### TASK GOAL
Recast every line of the listing below as a numbered list, omitting the blank lines.

Records of spatial reasoning questions:
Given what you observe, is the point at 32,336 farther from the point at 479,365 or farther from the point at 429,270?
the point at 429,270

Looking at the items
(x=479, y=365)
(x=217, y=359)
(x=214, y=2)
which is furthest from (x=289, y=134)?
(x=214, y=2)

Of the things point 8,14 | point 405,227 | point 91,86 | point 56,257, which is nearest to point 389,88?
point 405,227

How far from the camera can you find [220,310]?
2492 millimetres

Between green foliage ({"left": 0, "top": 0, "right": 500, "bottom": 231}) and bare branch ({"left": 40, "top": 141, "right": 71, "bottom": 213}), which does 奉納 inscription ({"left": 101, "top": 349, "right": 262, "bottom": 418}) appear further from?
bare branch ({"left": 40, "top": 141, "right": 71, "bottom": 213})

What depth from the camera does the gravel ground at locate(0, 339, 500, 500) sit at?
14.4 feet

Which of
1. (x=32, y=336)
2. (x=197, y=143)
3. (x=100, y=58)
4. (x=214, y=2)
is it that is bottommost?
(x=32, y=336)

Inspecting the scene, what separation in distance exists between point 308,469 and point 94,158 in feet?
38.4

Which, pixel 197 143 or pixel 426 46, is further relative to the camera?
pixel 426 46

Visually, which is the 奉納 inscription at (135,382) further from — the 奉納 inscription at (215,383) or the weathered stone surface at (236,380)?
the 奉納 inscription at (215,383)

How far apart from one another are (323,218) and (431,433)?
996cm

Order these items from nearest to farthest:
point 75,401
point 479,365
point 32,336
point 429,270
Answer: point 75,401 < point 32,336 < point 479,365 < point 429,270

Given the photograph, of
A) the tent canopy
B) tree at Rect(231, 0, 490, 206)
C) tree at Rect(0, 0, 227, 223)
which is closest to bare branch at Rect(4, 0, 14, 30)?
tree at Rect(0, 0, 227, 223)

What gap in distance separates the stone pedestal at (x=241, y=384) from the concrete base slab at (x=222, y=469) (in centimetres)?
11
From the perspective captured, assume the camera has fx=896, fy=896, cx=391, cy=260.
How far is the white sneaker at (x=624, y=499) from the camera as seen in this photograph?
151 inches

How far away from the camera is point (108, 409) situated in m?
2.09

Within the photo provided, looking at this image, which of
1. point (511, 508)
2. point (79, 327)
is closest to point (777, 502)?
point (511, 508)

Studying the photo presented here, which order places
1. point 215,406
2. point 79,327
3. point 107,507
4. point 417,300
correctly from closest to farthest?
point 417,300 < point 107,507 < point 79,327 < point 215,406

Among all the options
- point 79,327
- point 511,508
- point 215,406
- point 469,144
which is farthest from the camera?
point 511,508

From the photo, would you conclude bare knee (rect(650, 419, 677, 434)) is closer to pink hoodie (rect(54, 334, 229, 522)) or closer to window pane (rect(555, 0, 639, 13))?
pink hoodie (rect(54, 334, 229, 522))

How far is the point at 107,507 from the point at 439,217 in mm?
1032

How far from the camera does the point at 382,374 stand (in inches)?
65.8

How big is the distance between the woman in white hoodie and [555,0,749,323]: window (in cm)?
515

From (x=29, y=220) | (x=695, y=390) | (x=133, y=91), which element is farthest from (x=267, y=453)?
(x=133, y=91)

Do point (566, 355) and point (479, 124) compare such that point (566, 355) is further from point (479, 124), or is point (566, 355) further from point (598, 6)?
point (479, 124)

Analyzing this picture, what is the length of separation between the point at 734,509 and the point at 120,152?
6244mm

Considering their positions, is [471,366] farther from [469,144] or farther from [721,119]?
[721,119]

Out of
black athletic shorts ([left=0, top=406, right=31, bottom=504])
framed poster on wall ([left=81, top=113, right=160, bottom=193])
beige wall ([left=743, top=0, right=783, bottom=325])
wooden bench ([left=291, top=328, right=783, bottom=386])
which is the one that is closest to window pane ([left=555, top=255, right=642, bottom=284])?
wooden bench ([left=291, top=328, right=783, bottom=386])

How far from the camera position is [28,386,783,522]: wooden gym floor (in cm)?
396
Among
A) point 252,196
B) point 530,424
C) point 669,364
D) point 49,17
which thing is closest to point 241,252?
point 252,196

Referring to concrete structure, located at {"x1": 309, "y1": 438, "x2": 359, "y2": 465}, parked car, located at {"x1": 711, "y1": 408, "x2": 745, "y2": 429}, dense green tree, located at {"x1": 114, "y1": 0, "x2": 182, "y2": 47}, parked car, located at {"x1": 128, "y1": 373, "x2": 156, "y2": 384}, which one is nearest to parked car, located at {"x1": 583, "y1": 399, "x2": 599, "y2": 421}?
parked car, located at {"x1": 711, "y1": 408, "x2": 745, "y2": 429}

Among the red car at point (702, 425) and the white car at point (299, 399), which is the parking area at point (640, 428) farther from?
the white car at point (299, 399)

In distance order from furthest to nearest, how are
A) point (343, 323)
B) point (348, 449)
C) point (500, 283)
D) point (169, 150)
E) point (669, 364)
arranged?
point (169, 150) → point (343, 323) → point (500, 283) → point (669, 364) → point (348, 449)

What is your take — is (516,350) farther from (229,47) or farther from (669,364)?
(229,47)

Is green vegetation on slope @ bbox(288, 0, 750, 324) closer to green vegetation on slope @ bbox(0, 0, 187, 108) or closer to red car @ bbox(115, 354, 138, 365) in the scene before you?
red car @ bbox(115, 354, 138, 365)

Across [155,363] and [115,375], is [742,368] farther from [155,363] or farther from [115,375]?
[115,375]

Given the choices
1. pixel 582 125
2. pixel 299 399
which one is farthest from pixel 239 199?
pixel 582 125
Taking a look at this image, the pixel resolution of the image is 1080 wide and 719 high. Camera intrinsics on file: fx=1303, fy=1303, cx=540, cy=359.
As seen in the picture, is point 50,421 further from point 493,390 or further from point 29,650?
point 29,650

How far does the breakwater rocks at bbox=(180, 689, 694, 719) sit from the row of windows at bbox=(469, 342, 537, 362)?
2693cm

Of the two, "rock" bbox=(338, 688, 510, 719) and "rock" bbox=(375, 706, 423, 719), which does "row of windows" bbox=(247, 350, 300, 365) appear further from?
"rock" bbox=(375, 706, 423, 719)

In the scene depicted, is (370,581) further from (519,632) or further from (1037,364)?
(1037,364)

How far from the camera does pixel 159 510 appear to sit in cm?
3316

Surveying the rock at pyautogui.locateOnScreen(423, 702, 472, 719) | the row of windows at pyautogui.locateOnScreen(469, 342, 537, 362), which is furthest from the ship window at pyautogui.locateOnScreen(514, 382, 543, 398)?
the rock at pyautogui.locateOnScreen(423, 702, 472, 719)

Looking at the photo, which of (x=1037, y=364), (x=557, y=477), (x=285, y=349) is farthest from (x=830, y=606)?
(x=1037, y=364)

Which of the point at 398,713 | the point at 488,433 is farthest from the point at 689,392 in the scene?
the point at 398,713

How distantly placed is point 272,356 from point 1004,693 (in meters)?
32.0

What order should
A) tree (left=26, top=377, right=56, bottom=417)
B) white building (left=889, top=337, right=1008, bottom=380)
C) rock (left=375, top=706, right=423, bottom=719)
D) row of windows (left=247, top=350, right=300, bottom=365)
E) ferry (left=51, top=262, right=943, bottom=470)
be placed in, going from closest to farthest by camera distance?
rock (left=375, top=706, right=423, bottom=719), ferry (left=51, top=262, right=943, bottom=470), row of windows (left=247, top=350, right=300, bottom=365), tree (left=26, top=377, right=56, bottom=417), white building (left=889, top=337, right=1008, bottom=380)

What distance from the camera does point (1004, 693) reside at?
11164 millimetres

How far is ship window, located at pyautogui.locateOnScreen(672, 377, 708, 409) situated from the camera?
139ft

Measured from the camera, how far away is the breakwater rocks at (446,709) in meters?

### WRITTEN RESPONSE
1. Given what you observe, is the point at 32,336 farther from the point at 479,365 or farther from the point at 429,270?
2. the point at 429,270
3. Looking at the items
4. (x=479, y=365)
5. (x=217, y=359)
6. (x=214, y=2)
7. which is furthest from (x=289, y=134)?
8. (x=214, y=2)
9. Of the things point 8,14 | point 405,227 | point 91,86 | point 56,257, which is nearest to point 389,88?
10. point 405,227
11. How far from the camera can you find [220,310]?
12. 2492 millimetres
13. Between green foliage ({"left": 0, "top": 0, "right": 500, "bottom": 231}) and bare branch ({"left": 40, "top": 141, "right": 71, "bottom": 213}), which does 奉納 inscription ({"left": 101, "top": 349, "right": 262, "bottom": 418}) appear further from?
14. bare branch ({"left": 40, "top": 141, "right": 71, "bottom": 213})
15. What depth from the camera does the gravel ground at locate(0, 339, 500, 500) sit at?
16. 14.4 feet
17. Which of
18. 1. (x=32, y=336)
19. 2. (x=197, y=143)
20. 3. (x=100, y=58)
21. 4. (x=214, y=2)
22. is it that is bottommost?
23. (x=32, y=336)
24. Inspecting the scene, what separation in distance exists between point 308,469 and point 94,158 in feet?
25. 38.4
26. Which, pixel 197 143 or pixel 426 46, is further relative to the camera?
27. pixel 426 46
28. Visually, which is the 奉納 inscription at (135,382) further from — the 奉納 inscription at (215,383) or the weathered stone surface at (236,380)?
29. the 奉納 inscription at (215,383)
30. How far apart from one another are (323,218) and (431,433)?
31. 996cm
32. Order these items from nearest to farthest:
33. point 75,401
34. point 479,365
35. point 32,336
36. point 429,270
37. Answer: point 75,401 < point 32,336 < point 479,365 < point 429,270
38. Given the photograph, of
39. A) the tent canopy
40. B) tree at Rect(231, 0, 490, 206)
41. C) tree at Rect(0, 0, 227, 223)
42. which is closest to bare branch at Rect(4, 0, 14, 30)?
43. tree at Rect(0, 0, 227, 223)
44. What gap in distance separates the stone pedestal at (x=241, y=384) from the concrete base slab at (x=222, y=469) (in centimetres)?
45. 11
46. From the perspective captured, assume the camera has fx=896, fy=896, cx=391, cy=260.
47. How far is the white sneaker at (x=624, y=499) from the camera as seen in this photograph?
48. 151 inches
49. How far away from the camera is point (108, 409) situated in m?
50. 2.09
51. Within the photo provided, looking at this image, which of
52. 1. point (511, 508)
53. 2. point (79, 327)
54. is closest to point (777, 502)?
55. point (511, 508)
56. Studying the photo presented here, which order places
57. 1. point 215,406
58. 2. point 79,327
59. 3. point 107,507
60. 4. point 417,300
61. correctly from closest to farthest?
62. point 417,300 < point 107,507 < point 79,327 < point 215,406
63. Among all the options
64. - point 79,327
65. - point 511,508
66. - point 215,406
67. - point 469,144
68. which is farthest from the camera?
69. point 511,508
70. From the photo, would you conclude bare knee (rect(650, 419, 677, 434)) is closer to pink hoodie (rect(54, 334, 229, 522)) or closer to window pane (rect(555, 0, 639, 13))?
71. pink hoodie (rect(54, 334, 229, 522))
72. How far is the point at 107,507 from the point at 439,217 in mm?
73. 1032
74. How far from the camera does the point at 382,374 stand (in inches)?
75. 65.8
76. How big is the distance between the woman in white hoodie and [555,0,749,323]: window (in cm)?
77. 515
78. From (x=29, y=220) | (x=695, y=390) | (x=133, y=91), which element is farthest from (x=267, y=453)?
79. (x=133, y=91)
80. Do point (566, 355) and point (479, 124) compare such that point (566, 355) is further from point (479, 124), or is point (566, 355) further from point (598, 6)?
81. point (479, 124)
82. Analyzing this picture, what is the length of separation between the point at 734,509 and the point at 120,152?
83. 6244mm
84. Considering their positions, is [471,366] farther from [469,144] or farther from [721,119]?
85. [721,119]
86. Out of
87. black athletic shorts ([left=0, top=406, right=31, bottom=504])
88. framed poster on wall ([left=81, top=113, right=160, bottom=193])
89. beige wall ([left=743, top=0, right=783, bottom=325])
90. wooden bench ([left=291, top=328, right=783, bottom=386])
91. which is the one that is closest to window pane ([left=555, top=255, right=642, bottom=284])?
92. wooden bench ([left=291, top=328, right=783, bottom=386])
93. How far from the camera position is [28,386,783,522]: wooden gym floor (in cm)?
94. 396
95. Among
96. A) point 252,196
97. B) point 530,424
98. C) point 669,364
99. D) point 49,17
100. which thing is closest to point 241,252?
101. point 252,196
102. Referring to concrete structure, located at {"x1": 309, "y1": 438, "x2": 359, "y2": 465}, parked car, located at {"x1": 711, "y1": 408, "x2": 745, "y2": 429}, dense green tree, located at {"x1": 114, "y1": 0, "x2": 182, "y2": 47}, parked car, located at {"x1": 128, "y1": 373, "x2": 156, "y2": 384}, which one is nearest to parked car, located at {"x1": 583, "y1": 399, "x2": 599, "y2": 421}?
103. parked car, located at {"x1": 711, "y1": 408, "x2": 745, "y2": 429}
104. Among the red car at point (702, 425) and the white car at point (299, 399), which is the parking area at point (640, 428) farther from?
105. the white car at point (299, 399)
106. In distance order from furthest to nearest, how are
107. A) point (343, 323)
108. B) point (348, 449)
109. C) point (500, 283)
110. D) point (169, 150)
111. E) point (669, 364)
112. arranged?
113. point (169, 150) → point (343, 323) → point (500, 283) → point (669, 364) → point (348, 449)
114. What is your take — is (516,350) farther from (229,47) or farther from (669,364)?
115. (229,47)
116. Is green vegetation on slope @ bbox(288, 0, 750, 324) closer to green vegetation on slope @ bbox(0, 0, 187, 108) or closer to red car @ bbox(115, 354, 138, 365) in the scene before you?
117. red car @ bbox(115, 354, 138, 365)
118. Across [155,363] and [115,375], is [742,368] farther from [155,363] or farther from [115,375]?
119. [115,375]
120. Given the choices
121. 1. pixel 582 125
122. 2. pixel 299 399
123. which one is farthest from pixel 239 199?
124. pixel 582 125
125. Taking a look at this image, the pixel resolution of the image is 1080 wide and 719 high. Camera intrinsics on file: fx=1303, fy=1303, cx=540, cy=359.
126. As seen in the picture, is point 50,421 further from point 493,390 or further from point 29,650?
127. point 29,650
128. How far does the breakwater rocks at bbox=(180, 689, 694, 719) sit from the row of windows at bbox=(469, 342, 537, 362)?
129. 2693cm
130. Of the two, "rock" bbox=(338, 688, 510, 719) and "rock" bbox=(375, 706, 423, 719), which does "row of windows" bbox=(247, 350, 300, 365) appear further from?
131. "rock" bbox=(375, 706, 423, 719)
132. In the scene depicted, is (370,581) further from (519,632) or further from (1037,364)?
133. (1037,364)
134. How far from the camera does pixel 159 510 appear to sit in cm?
135. 3316
136. Surveying the rock at pyautogui.locateOnScreen(423, 702, 472, 719) | the row of windows at pyautogui.locateOnScreen(469, 342, 537, 362), which is furthest from the ship window at pyautogui.locateOnScreen(514, 382, 543, 398)?
137. the rock at pyautogui.locateOnScreen(423, 702, 472, 719)
138. Looking at the photo, which of (x=1037, y=364), (x=557, y=477), (x=285, y=349) is farthest from (x=830, y=606)?
139. (x=1037, y=364)
140. Which of the point at 398,713 | the point at 488,433 is farthest from the point at 689,392 in the scene?
141. the point at 398,713
142. How distantly placed is point 272,356 from point 1004,693 (in meters)?
143. 32.0
144. What order should
145. A) tree (left=26, top=377, right=56, bottom=417)
146. B) white building (left=889, top=337, right=1008, bottom=380)
147. C) rock (left=375, top=706, right=423, bottom=719)
148. D) row of windows (left=247, top=350, right=300, bottom=365)
149. E) ferry (left=51, top=262, right=943, bottom=470)
150. be placed in, going from closest to farthest by camera distance?
151. rock (left=375, top=706, right=423, bottom=719), ferry (left=51, top=262, right=943, bottom=470), row of windows (left=247, top=350, right=300, bottom=365), tree (left=26, top=377, right=56, bottom=417), white building (left=889, top=337, right=1008, bottom=380)
152. What distance from the camera does point (1004, 693) reside at?
153. 11164 millimetres
154. How far is ship window, located at pyautogui.locateOnScreen(672, 377, 708, 409) situated from the camera?
155. 139ft
156. Measured from the camera, how far away is the breakwater rocks at (446,709) in meters?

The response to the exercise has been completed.